Spatial relationship records
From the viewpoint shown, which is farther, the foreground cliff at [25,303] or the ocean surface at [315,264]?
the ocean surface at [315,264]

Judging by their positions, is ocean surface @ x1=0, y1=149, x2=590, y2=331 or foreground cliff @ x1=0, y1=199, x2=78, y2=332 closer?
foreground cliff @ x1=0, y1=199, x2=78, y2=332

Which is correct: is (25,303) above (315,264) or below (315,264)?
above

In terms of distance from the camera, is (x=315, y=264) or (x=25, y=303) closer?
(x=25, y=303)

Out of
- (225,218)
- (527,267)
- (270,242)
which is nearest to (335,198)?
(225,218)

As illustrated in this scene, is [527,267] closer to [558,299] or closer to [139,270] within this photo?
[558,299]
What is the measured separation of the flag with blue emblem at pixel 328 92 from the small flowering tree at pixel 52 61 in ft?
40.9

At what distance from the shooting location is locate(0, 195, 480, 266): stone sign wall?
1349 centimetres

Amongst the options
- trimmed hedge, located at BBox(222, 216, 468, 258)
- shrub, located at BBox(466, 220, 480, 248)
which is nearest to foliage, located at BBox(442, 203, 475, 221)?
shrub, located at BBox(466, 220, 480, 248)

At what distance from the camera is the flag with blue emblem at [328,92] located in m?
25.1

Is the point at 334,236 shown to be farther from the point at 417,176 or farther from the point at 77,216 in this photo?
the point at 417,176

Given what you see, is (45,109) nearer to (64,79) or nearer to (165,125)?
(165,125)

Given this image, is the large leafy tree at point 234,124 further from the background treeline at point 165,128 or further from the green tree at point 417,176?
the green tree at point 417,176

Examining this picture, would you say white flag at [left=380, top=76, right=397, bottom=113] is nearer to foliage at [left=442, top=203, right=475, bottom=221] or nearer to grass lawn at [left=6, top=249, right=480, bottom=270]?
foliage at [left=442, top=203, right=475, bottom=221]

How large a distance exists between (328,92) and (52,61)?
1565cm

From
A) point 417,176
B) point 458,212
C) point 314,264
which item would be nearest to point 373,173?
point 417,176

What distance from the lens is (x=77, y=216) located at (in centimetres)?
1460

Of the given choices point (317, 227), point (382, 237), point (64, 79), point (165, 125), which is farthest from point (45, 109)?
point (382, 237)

> SHORT TASK
Only those lines running from the one containing "At what distance from the shooting" through the last line of the data above are to be copied, exactly, with both ends included.

> WRITTEN REPLY
At what distance from the shooting location is locate(0, 195, 480, 266): stone sign wall?
1349 centimetres

Amongst the options
- trimmed hedge, located at BBox(222, 216, 468, 258)
- shrub, located at BBox(466, 220, 480, 248)
which is nearest to foliage, located at BBox(442, 203, 475, 221)?
shrub, located at BBox(466, 220, 480, 248)

At what distance from the camera is the flag with blue emblem at [328,92] located in m?
25.1

Is the point at 334,236 shown to be farther from the point at 417,176 or farther from the point at 77,216 in this photo?
the point at 417,176

Given what you see, is (45,109) nearer to (64,79) or nearer to (165,125)?
(165,125)

Given this image, is the large leafy tree at point 234,124 further from the background treeline at point 165,128 or further from the green tree at point 417,176?
the green tree at point 417,176

Examining this picture, would you say white flag at [left=380, top=76, right=397, bottom=113] is nearer to foliage at [left=442, top=203, right=475, bottom=221] or nearer to grass lawn at [left=6, top=249, right=480, bottom=270]?
foliage at [left=442, top=203, right=475, bottom=221]

How large a distance exists between (328,92) and (52,61)?
1565cm

From
A) point 417,176
B) point 458,212
C) point 314,264
which item would be nearest to point 373,173?
point 417,176

What distance from the lens is (x=77, y=216) located at (in centimetres)?
1460

Of the given choices point (317, 227), point (382, 237), point (64, 79), point (165, 125), which is farthest from point (45, 109)?
point (382, 237)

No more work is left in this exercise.